In proto-Christine (1983) fashion, The Car (1977) is about a car driven by no mortal being going on a murderous rampage. Stephen King made it a point in his book to say that his car from Hell, a 1958 Plymouth Fury the color of red lipstick, wasn’t doing what it was doing just because: the spirit of its previous owner possessed it. The Car, though, provides no such explanations. All we know is that its matte-Black, 1971 Lincoln Continental Mark III barrels into a dusty, sparsely populated California town called Santa Ynez one afternoon and starts running people over, warming itself up for its spree by knocking a couple of wholesome teenagers riding bikes together off a cliffside road. The car apparently cannot be destroyed; it also need not worry about things like a fuel or engine light turning on. The few townspeople, led by a cop played by James Brolin, try to stop it while trying not to be the next person on its hit (-and-run) list.

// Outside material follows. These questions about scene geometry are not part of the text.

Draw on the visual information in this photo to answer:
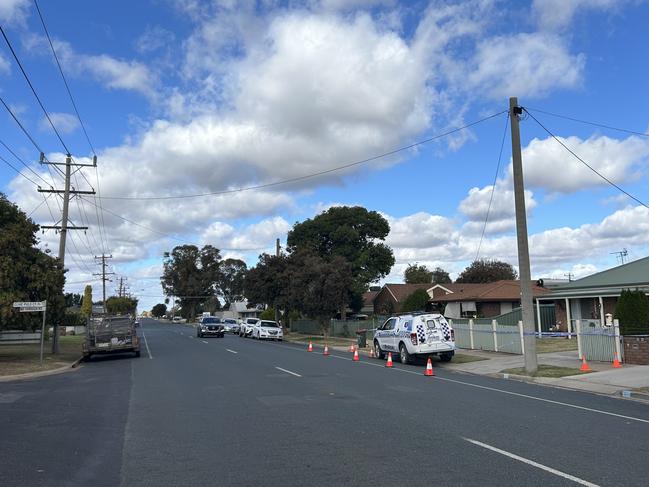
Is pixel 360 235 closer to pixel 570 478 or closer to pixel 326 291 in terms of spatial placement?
pixel 326 291

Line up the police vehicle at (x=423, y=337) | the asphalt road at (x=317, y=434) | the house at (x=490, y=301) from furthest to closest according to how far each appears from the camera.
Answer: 1. the house at (x=490, y=301)
2. the police vehicle at (x=423, y=337)
3. the asphalt road at (x=317, y=434)

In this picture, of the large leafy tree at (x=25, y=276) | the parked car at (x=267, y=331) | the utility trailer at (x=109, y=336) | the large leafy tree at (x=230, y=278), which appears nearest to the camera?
the large leafy tree at (x=25, y=276)

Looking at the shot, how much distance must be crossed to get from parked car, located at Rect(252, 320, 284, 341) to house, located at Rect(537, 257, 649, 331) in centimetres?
2025

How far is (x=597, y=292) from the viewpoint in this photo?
1099 inches

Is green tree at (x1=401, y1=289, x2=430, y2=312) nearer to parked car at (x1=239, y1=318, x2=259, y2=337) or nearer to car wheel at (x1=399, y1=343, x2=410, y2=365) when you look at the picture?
parked car at (x1=239, y1=318, x2=259, y2=337)

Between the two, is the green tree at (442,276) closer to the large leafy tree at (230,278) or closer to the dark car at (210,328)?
the large leafy tree at (230,278)

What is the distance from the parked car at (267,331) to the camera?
44.1m

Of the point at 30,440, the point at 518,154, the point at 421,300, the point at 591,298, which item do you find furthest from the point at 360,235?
the point at 30,440

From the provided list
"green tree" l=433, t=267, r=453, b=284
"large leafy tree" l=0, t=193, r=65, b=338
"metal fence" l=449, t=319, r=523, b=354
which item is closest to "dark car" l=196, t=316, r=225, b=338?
"large leafy tree" l=0, t=193, r=65, b=338

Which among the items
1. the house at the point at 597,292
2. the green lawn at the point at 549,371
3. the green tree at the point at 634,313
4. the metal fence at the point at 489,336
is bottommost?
the green lawn at the point at 549,371

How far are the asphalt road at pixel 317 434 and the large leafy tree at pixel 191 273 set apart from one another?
332 ft

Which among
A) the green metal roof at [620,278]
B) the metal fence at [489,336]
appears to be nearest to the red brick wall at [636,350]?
the metal fence at [489,336]

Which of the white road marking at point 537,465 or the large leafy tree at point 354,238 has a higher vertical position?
the large leafy tree at point 354,238

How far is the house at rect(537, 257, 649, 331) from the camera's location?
26.7 m
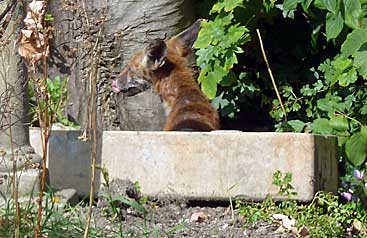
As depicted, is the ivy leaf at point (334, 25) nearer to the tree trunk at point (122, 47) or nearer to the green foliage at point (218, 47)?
the green foliage at point (218, 47)

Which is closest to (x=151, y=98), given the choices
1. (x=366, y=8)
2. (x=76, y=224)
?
(x=366, y=8)

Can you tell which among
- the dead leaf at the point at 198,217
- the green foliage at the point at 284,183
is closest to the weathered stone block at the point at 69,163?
the dead leaf at the point at 198,217

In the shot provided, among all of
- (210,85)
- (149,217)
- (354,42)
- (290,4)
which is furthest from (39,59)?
(210,85)

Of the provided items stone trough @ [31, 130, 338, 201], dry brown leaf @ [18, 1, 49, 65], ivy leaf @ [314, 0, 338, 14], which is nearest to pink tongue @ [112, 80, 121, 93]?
stone trough @ [31, 130, 338, 201]

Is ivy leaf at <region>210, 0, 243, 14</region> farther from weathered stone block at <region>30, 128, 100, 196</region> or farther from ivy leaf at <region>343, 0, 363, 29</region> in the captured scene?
weathered stone block at <region>30, 128, 100, 196</region>

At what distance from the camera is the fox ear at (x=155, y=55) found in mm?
7129

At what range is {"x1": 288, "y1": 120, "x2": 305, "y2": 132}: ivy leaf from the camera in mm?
6934

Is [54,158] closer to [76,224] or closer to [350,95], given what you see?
[76,224]

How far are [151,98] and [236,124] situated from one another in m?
0.81

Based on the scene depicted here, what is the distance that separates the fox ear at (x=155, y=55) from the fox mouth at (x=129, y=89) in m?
0.21

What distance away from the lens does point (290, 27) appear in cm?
795

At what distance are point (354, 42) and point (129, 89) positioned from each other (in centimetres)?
254

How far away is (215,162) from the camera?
17.6 feet

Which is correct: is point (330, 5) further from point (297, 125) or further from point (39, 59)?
point (39, 59)
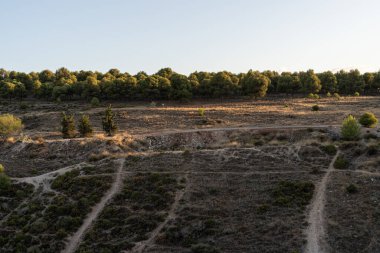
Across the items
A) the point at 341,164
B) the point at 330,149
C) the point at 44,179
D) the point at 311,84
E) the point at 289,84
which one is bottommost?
the point at 44,179

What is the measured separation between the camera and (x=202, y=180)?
46.4 metres

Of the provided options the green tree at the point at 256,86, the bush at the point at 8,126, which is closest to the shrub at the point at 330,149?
the bush at the point at 8,126

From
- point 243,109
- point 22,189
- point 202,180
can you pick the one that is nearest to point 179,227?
point 202,180

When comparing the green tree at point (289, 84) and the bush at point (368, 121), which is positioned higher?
the green tree at point (289, 84)

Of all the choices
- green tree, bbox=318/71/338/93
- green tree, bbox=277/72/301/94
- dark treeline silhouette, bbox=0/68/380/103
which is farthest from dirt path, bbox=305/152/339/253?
green tree, bbox=318/71/338/93

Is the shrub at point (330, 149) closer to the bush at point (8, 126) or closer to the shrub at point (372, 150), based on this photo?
the shrub at point (372, 150)

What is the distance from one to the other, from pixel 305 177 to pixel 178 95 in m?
67.6

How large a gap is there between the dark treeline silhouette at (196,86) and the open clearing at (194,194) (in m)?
43.8

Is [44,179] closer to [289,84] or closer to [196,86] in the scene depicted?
[196,86]

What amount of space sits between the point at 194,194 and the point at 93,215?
11.2 meters

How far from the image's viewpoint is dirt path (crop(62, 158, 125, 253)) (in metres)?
36.5

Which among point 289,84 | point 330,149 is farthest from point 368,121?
point 289,84

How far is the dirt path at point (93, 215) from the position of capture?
120ft

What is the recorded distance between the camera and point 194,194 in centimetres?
4325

The Car is lumped in, on the few occasions that it’s brought up at all, with the big group of the very worst Jaws ripoffs to emerge post-1975. I don’t disagree. But I’m also moved to add that The Car is at least well made in ways its cash-ins in arms typically are not. (It was directed by Elliot Silverstein, who worked mostly, and steadily, in TV, his biggest cinematic success his work on the 1965 Western comedy Cat Ballou.) Such is both a blessing and a curse. It’s a blessing because it ensures the film gets in some good set pieces: the car stalking a group of kids practicing for a town parade in the style of its great-white inspiration (though the sequence altogether reminds me more of this scene from The Birds); the car, like it was breakdancing, making itself flip over and over so that it can roll over some police cars that had, moments before, been hotly pursuing it.
But it’s a curse in how it sets you up early expecting more from it than you ultimately get. The Car has the sort of decent production quality that inspires hope that it will transcend a silly premise; I was surprised at how long it took me to give up. It only lives up to what it promises.
I still liked the few idiosyncrasies it gave me: a drifter character who carries around not much more than a French horn, the large painting of her boyfriend a woman keeps in her living room. But my favorite of them is the kooky Kathleen Lloyd performance that at one point finds her flirtatiously doing a James Cagney impression and in another unhesitantly supporting a young student (she’s a teacher) drawing nude photos of her when an authority at the school questions it. I would have loved a movie about her, but she’s a character in a film about a car that kills people.